It’s big iron days at a military base, recalls pilot fish who was there, and a new, bigger and faster mainframe computer is installed in a somewhat temporary computer center.
Installation goes great and everything checks out OK.
Until a day later, when the new mainframe dies. Shortly after, it is brought up and it runs fine again.
Until the next day, when it dies once again. Engineers are on site and check things out. All diagnostics run with no errors; the system is good.
Until the next day … same thing.
Meanwhile, the old system sitting right next to the new system hasn’t even burped once. Fish is called in with other engineers to try to figure out what is going on.

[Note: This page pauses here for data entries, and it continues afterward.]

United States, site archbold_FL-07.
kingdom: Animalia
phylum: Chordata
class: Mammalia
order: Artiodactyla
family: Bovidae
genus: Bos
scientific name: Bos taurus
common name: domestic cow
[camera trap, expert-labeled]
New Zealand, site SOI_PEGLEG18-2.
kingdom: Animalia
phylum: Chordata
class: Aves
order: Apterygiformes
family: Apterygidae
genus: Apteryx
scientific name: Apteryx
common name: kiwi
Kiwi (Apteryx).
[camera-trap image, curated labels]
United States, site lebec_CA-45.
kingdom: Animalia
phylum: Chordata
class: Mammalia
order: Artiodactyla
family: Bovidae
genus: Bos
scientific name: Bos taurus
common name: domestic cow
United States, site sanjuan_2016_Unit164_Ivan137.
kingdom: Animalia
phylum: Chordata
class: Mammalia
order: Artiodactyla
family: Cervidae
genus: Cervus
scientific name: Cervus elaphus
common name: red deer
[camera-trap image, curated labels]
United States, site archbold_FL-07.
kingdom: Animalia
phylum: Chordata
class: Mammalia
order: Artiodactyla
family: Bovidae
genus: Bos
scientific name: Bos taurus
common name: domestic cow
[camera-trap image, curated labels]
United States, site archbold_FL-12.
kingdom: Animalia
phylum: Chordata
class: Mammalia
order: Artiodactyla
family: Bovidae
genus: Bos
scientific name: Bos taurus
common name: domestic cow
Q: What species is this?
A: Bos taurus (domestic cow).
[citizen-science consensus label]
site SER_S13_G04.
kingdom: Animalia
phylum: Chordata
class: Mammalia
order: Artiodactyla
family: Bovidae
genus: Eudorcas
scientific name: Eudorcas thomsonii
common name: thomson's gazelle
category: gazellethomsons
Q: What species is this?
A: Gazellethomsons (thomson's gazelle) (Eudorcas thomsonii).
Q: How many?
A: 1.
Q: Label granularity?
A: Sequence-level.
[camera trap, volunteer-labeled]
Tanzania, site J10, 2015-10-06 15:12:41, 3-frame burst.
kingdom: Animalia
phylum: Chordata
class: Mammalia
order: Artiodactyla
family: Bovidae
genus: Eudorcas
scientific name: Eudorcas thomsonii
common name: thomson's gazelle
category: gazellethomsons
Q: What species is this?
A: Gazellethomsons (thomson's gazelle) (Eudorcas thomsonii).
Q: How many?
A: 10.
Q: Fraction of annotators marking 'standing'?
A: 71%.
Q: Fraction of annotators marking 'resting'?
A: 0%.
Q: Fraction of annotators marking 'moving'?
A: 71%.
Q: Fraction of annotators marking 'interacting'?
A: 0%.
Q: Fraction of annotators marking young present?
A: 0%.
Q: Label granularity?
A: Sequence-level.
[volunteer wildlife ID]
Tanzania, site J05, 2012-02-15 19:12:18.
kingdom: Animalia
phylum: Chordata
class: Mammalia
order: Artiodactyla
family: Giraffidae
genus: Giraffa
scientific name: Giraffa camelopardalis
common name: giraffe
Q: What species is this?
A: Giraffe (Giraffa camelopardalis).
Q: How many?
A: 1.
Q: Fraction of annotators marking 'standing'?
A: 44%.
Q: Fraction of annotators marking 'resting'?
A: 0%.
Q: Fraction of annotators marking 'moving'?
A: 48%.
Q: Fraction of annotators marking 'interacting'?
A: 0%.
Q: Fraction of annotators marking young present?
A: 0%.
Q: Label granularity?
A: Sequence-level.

After a lot of detailed evaluation, it emerges that the system only goes down in the afternoon within a two-to-three-hour time period.
That leads to a lot of head scratching and theorizing and coming up empty. No possible explanation can be ignored, and so the engineers take note when a member of the military staff makes the offhand observation that the mainframe is going down right around the time that helicopters return to the base every afternoon after daily flight training.
It’s true that the base radar is turned during that activity to sweep for incoming helicopters. But why would that affect one mainframe and not the other?
Turns out the old mainframe had what was called “ROS retry,” and the new mainframe did not. The radar caused ROS errors, which were retried by the old model and corrected before the next sweep of the radar. The new model couldn’t make those corrections.
The mainframes were moved out of that temporary computer center sooner than planned.